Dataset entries
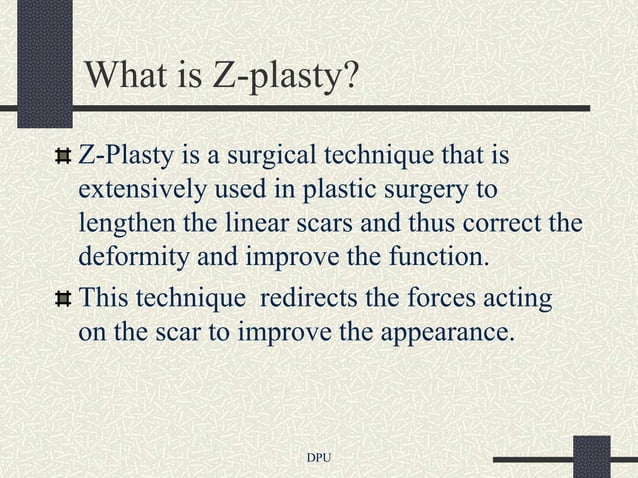 What is Z-plasty?

Z-Plasty is a surgical technique that is extensively used in plastic surgery to lengthen the linear scars and thus correct the deformity and improve the function.

This technique redirects the forces acting on the scar to improve the appearance.

DPU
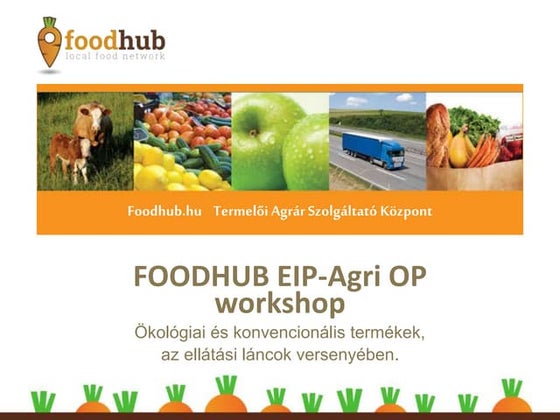 foodhub
local food network

Foodhub.hu Termelői Agrár Szolgáltató Központ

FOODHUB EIP-Agri OP workshop

Ökológiai és konvencionális termékek, az ellátási láncok versenyében.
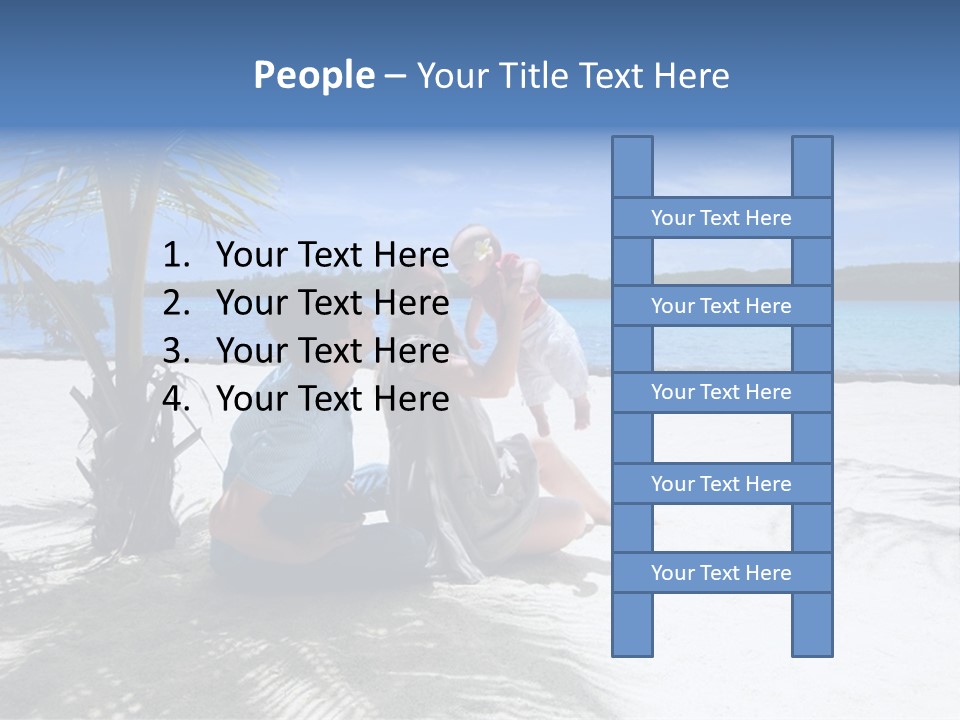 People – Your Title Text Here

1. Your Text Here
2. Your Text Here
3. Your Text Here
4. Your Text Here

Your Text Here

Your Text Here

Your Text Here

Your Text Here

Your Text Here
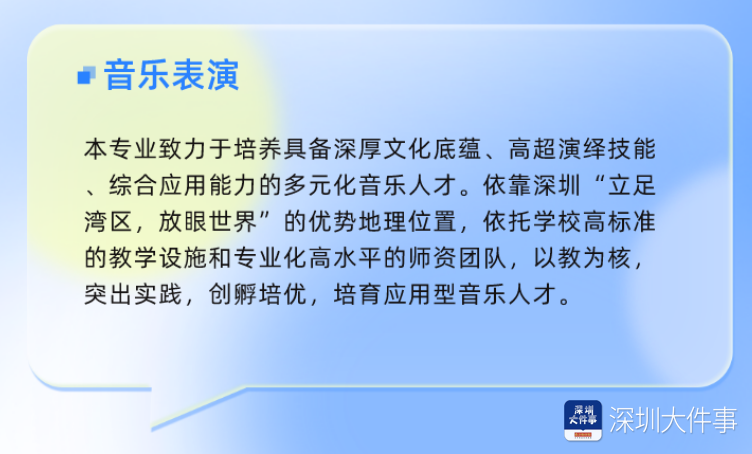 音乐表演

本专业致力于培养具备深厚文化底蕴、高超演绎技能、综合应用能力的多元化音乐人才。依靠深圳“立足湾区，放眼世界”的优势地理位置，依托学校高标准的教学设施和专业化高水平的师资团队，以教为核，突出实践，创孵培优，培育应用型音乐人才。

深圳大件事 深圳大件事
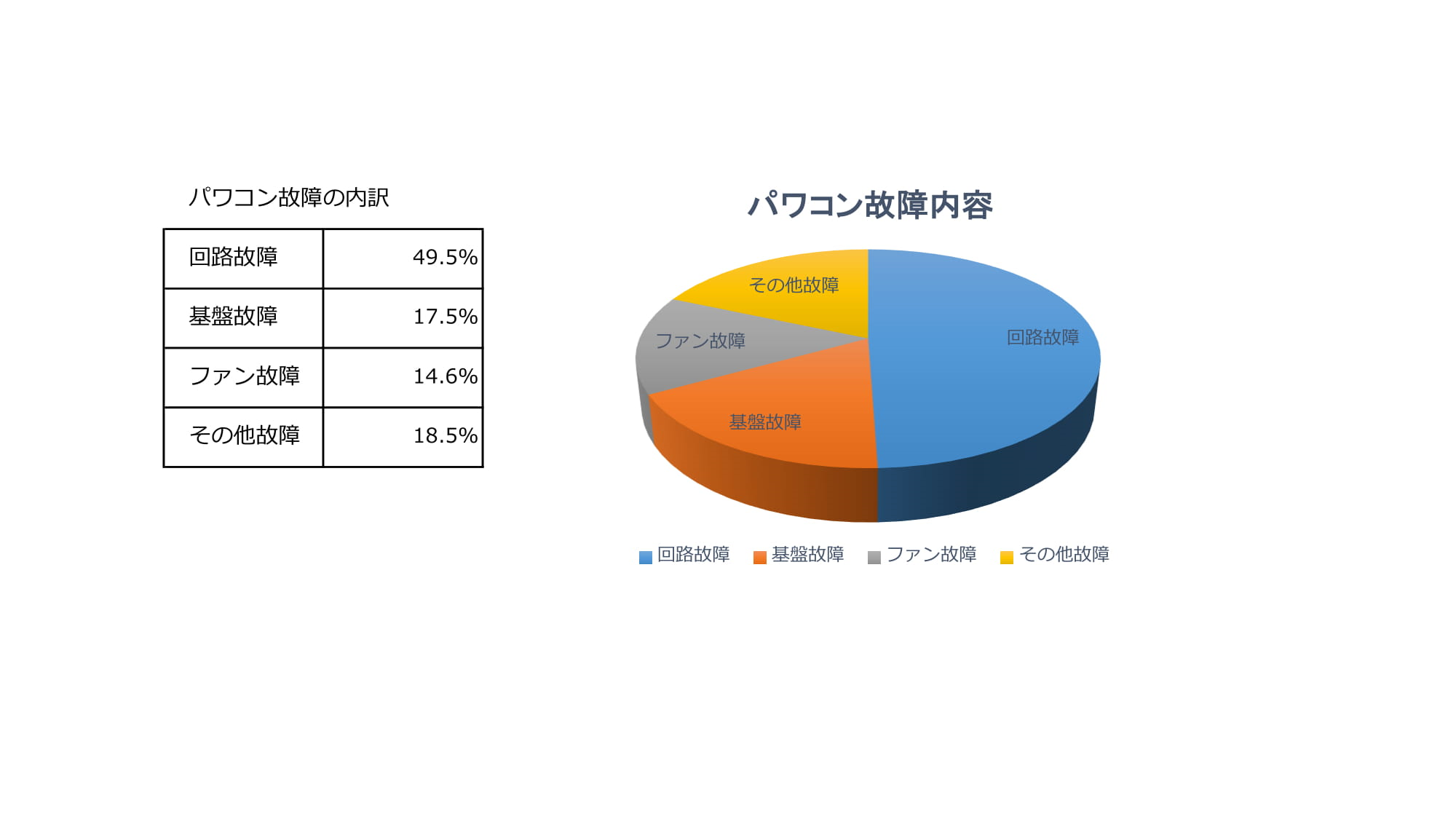 パワコン故障の内訳

| 回路故障 | 49.5% |
|---|---|
| 基盤故障 | 17.5% |
| ファン故障 | 14.6% |
| その他故障 | 18.5% |

パワコン故障内容

その他故障
回路故障
ファン故障
基盤故障

回路故障 基盤故障 ファン故障 その他故障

• Task prompt: What is needed is a verbatim copy of the entries, leaving out any pictures.

• Output of the task:
 What is Z-plasty?

Z-Plasty is a surgical technique that is extensively used in plastic surgery to lengthen the linear scars and thus correct the deformity and improve the function.

This technique redirects the forces acting on the scar to improve the appearance.

DPU
 foodhub
local food network

Foodhub.hu Termelői Agrár Szolgáltató Központ

FOODHUB EIP-Agri OP workshop

Ökológiai és konvencionális termékek, az ellátási láncok versenyében.
 People – Your Title Text Here

1. Your Text Here
2. Your Text Here
3. Your Text Here
4. Your Text Here

Your Text Here

Your Text Here

Your Text Here

Your Text Here

Your Text Here
 音乐表演

本专业致力于培养具备深厚文化底蕴、高超演绎技能、综合应用能力的多元化音乐人才。依靠深圳“立足湾区，放眼世界”的优势地理位置，依托学校高标准的教学设施和专业化高水平的师资团队，以教为核，突出实践，创孵培优，培育应用型音乐人才。

深圳大件事 深圳大件事
 パワコン故障の内訳

| 回路故障 | 49.5% |
|---|---|
| 基盤故障 | 17.5% |
| ファン故障 | 14.6% |
| その他故障 | 18.5% |

パワコン故障内容

その他故障
回路故障
ファン故障
基盤故障

回路故障 基盤故障 ファン故障 その他故障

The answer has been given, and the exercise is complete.